2013-01-23

In my last post, Designing a responsive, Retina-friendly site, I covered my design process and thoughts behind redesigning this site. I did not cover any aspects of actual development or any Jekyll specifics. This post will mainly cover coding up responsive design and the third and final post will cover retina media queries, responsive images and more.

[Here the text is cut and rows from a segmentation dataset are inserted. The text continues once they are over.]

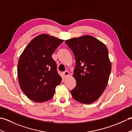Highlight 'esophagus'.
<instances>
[{
  "mask_svg": "<svg viewBox=\"0 0 132 132\" xmlns=\"http://www.w3.org/2000/svg\"><path fill=\"white\" fill-rule=\"evenodd\" d=\"M63 76L66 78L68 76V75L70 74V73L68 71H65L63 72Z\"/></svg>",
  "mask_w": 132,
  "mask_h": 132,
  "instance_id": "34e87169",
  "label": "esophagus"
}]
</instances>
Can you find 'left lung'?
Here are the masks:
<instances>
[{
    "label": "left lung",
    "mask_w": 132,
    "mask_h": 132,
    "mask_svg": "<svg viewBox=\"0 0 132 132\" xmlns=\"http://www.w3.org/2000/svg\"><path fill=\"white\" fill-rule=\"evenodd\" d=\"M74 54L73 77L77 82L72 97L83 104L95 102L104 91L111 71L108 51L102 42L86 35L65 41Z\"/></svg>",
    "instance_id": "8db88e82"
}]
</instances>
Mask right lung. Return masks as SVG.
Segmentation results:
<instances>
[{"mask_svg":"<svg viewBox=\"0 0 132 132\" xmlns=\"http://www.w3.org/2000/svg\"><path fill=\"white\" fill-rule=\"evenodd\" d=\"M63 40L42 34L28 45L19 58L18 75L20 88L35 102L51 99L62 78L52 55Z\"/></svg>","mask_w":132,"mask_h":132,"instance_id":"right-lung-1","label":"right lung"}]
</instances>
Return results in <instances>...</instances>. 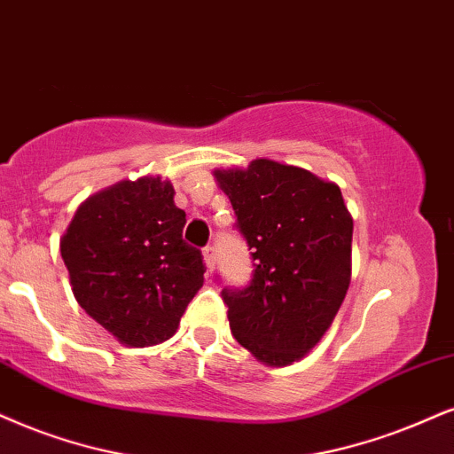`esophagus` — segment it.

Note: The final part to this series is now published: Developing a responsive, Retina-friendly site (Part 2).

Jekyll + Rack on Heroku

I last redesigned my blog in 2010 when I migrated from WordPress to Jekyll. I eventually forked jekyll to support a separate photos post type outside of the main site.posts. I then wrapped it in Rack::Rewrite with Rack::TryStatic so I could host it on Heroku and 301 some old permalinks. I won't cover the details of that too much, but I recall reading this post by Matt Manning when I made the switch.

Most of the configuration is in the config.ru file. I loathe URLs that end in .html so my jekyll fork is based on this gist for Apache-inspired "multiviews" support — basically it writes links without the file extension and then I get Rack to do the same.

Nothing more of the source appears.